- **What to work on**:
A. Decide whether each statement agrees with the wine marketing passage, answering yes or no and quoting the words of the passage that settle it: (i) The budget covers targeting 600,000 people. (ii) The main purpose of the test campaign is to generate sales. (iii) The data scientist loads information about the 100,000 people contacted in the trial into a software package.
B. Please transcribe the part of the wine marketing passage that opens with the words containing "However, the main" and closes with "and statistical technique.".

- **Passage shown**:
---
This is because, in order to generate the required number of sales specified for objective 1, it would be necessary to target 1,562,500 people at a cost of more than INR3m. However, with the budget, they can only afford to target 600,000. In fact, with a response rate of 1.6%, a random contact strategy can be expected to generate just 9,600 sales from 600,000 contacts.

We can also establish that a random contact strategy would be loss-making. This is because the average profit of INR75 per case won't cover the average costs to recruit each customer, so the marketing department would fail to meet the second objective as well.

However, the main purpose of the test campaign is not to generate sales, but to gather data about wine buying behavior. The marketing department now has some behavioral data to work with and sets about the task of 37 building a predictive model using the data it has acquired from the test campaign.

To build the model, the marketing team's data scientist takes all of the available information about the 100,000 people contacted as part of the trial and loads it into a statistical software package for analysis.

There are many specialist software packages that one can use to build predictive models, but the most popular ones are SAS, SPSS, and R. These days it's pretty rare to actually do any math yourself when building a predictive model, the software takes care of all the required calculation to generate a model using the appropriate mathematical and statistical technique.
---
[Stored data entries]
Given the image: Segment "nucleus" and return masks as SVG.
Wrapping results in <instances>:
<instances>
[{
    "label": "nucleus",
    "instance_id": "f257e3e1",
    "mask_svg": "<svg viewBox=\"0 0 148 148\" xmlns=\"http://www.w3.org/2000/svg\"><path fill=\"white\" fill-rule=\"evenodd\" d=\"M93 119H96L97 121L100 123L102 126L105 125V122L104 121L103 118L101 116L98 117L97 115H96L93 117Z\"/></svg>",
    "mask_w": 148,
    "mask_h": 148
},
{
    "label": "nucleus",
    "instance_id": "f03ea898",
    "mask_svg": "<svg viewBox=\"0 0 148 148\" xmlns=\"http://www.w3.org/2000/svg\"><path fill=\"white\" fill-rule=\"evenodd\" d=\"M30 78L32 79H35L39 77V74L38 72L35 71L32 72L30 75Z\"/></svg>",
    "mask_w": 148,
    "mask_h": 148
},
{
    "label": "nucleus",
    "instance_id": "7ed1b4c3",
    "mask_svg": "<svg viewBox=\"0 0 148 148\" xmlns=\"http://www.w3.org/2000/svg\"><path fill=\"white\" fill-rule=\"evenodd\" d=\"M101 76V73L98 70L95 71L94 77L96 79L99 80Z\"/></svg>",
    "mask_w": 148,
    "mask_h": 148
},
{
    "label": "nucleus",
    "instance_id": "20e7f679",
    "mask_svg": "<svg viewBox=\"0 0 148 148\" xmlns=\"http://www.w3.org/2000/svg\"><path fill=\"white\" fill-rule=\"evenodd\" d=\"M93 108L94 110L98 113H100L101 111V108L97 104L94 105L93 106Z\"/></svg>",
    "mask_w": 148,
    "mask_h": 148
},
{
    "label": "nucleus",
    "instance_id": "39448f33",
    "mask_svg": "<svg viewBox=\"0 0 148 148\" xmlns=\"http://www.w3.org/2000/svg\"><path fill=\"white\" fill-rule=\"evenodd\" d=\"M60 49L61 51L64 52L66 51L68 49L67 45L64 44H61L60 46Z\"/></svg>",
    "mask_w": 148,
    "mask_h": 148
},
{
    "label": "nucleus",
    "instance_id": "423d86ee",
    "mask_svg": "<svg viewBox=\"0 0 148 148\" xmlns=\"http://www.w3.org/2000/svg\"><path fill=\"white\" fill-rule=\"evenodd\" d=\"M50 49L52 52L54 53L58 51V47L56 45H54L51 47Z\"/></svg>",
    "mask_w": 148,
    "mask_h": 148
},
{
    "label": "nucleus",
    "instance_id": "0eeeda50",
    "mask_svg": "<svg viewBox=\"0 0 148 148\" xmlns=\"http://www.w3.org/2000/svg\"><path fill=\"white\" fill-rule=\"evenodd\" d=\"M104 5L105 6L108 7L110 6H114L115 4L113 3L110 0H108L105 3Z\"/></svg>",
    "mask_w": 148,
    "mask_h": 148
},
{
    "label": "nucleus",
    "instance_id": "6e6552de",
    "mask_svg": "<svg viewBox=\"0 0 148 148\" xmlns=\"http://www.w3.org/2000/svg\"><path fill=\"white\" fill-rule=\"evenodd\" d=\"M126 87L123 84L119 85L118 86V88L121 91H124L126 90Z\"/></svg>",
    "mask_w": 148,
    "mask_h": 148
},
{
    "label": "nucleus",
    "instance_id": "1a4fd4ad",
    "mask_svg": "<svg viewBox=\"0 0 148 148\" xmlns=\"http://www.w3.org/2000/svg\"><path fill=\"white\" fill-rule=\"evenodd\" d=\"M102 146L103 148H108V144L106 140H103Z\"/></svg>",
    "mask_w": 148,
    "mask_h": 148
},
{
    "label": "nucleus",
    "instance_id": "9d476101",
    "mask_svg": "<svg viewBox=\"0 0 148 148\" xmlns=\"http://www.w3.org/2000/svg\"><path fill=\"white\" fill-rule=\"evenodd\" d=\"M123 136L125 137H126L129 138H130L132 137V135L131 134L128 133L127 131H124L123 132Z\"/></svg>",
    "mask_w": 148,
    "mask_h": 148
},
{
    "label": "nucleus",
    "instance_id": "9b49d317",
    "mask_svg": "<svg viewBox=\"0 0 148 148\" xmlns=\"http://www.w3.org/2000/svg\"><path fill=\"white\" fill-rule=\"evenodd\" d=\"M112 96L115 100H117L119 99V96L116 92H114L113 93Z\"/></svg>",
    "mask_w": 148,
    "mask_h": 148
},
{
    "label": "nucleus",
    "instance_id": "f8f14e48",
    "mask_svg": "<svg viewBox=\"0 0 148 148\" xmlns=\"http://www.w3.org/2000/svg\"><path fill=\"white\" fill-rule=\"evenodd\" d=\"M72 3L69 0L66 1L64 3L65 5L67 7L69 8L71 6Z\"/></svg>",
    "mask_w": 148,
---
- **Outputs by task**:
A.
(i) Yes: "with the budget, they can only afford to target 600,000."
(ii) No: "the main purpose of the test campaign is not to generate sales, but to gather data about wine buying behavior."
(iii) Yes: "takes all of the available information about the 100,000 people contacted as part of the trial and loads it into a statistical software package for analysis."

B.
However, the main purpose of the test campaign is not to generate sales, but to gather data about wine buying behavior. The marketing department now has some behavioral data to work with and sets about the task of 37 building a predictive model using the data it has acquired from the test campaign.

To build the model, the marketing team's data scientist takes all of the available information about the 100,000 people contacted as part of the trial and loads it into a statistical software package for analysis.

There are many specialist software packages that one can use to build predictive models, but the most popular ones are SAS, SPSS, and R. These days it's pretty rare to actually do any math yourself when building a predictive model, the software takes care of all the required calculation to generate a model using the appropriate mathematical and statistical technique.